Adam Nossiter and Leslie Eaton reported last week in the Times that

After protesters clashed violently with the police inside and outside the New Orleans City Council chambers on Thursday, the Council voted unanimously to allow the federal government to demolish 4,500 apartments in the four biggest public housing projects here.


Advocates for public housing residents contended that HUD plan would not provide housing for all of the 3,000 families who lived in the projects before Katrina, almost all of them black.

The Council also called on the Department of Housing and Urban Development to reopen some apartments in the closed projects immediately and to rebuild all of the public housing units that it bulldozes.
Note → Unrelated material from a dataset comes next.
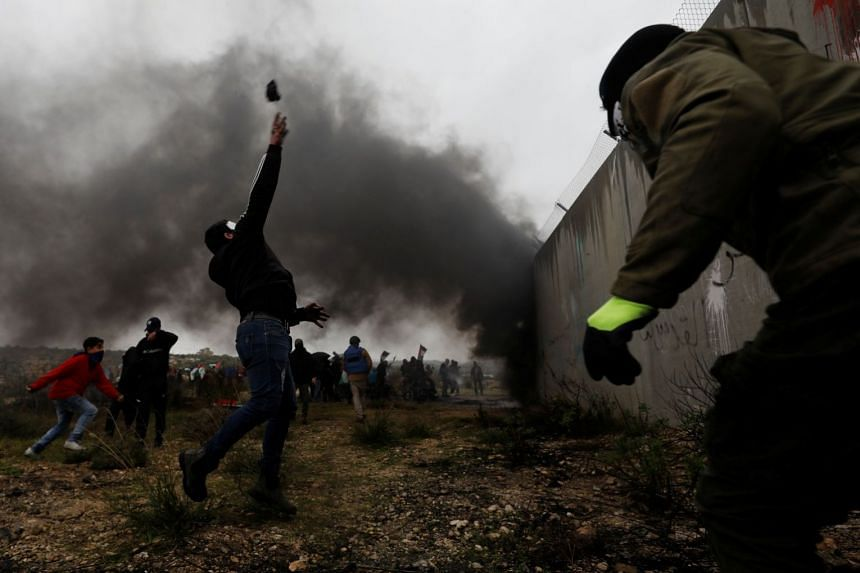 A Palestinian demonstrator hurling stones over a barrier at Israeli forces in protest against US President Donald Trump's Middle East plan in the Israeli-occupied West Bank on Friday. Palestine said yesterday that Israel had escalated the trade war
The agency plans to replace barracks-style projects, known as “the bricks,” with mixed-income developments.

“We need affordable housing in this city,” said Shelley Stephenson Midura, a Council member who proposed the resolution that was adopted. But, she added, “public housing ought not to be the warehouse for the poor.”

Advocates for public housing residents contended that the agency’s plan would not provide enough housing for the 3,000 families who lived in the projects before Hurricane Katrina, almost all of them black. Many of them have not been able to return to the city, and some protesters said they were being deliberately excluded from New Orleans.

“The issue is and the question remains, who’s in the mix,” said the Rev. Torin T. Sanders, pastor of the Sixth Baptist Church, referring to the plan for mixed-income housing. He and other speakers at the four-hour hearing before the vote said past redevelopment efforts had shut out most public housing residents.

The city’s shortage of low-cost housing was only going to get worse in the coming months, as the federal government tried to move more than 30,000 people out of government-owned trailers, said Courtney Cowart, strategic director of disaster response for the Episcopal Diocese of Louisiana.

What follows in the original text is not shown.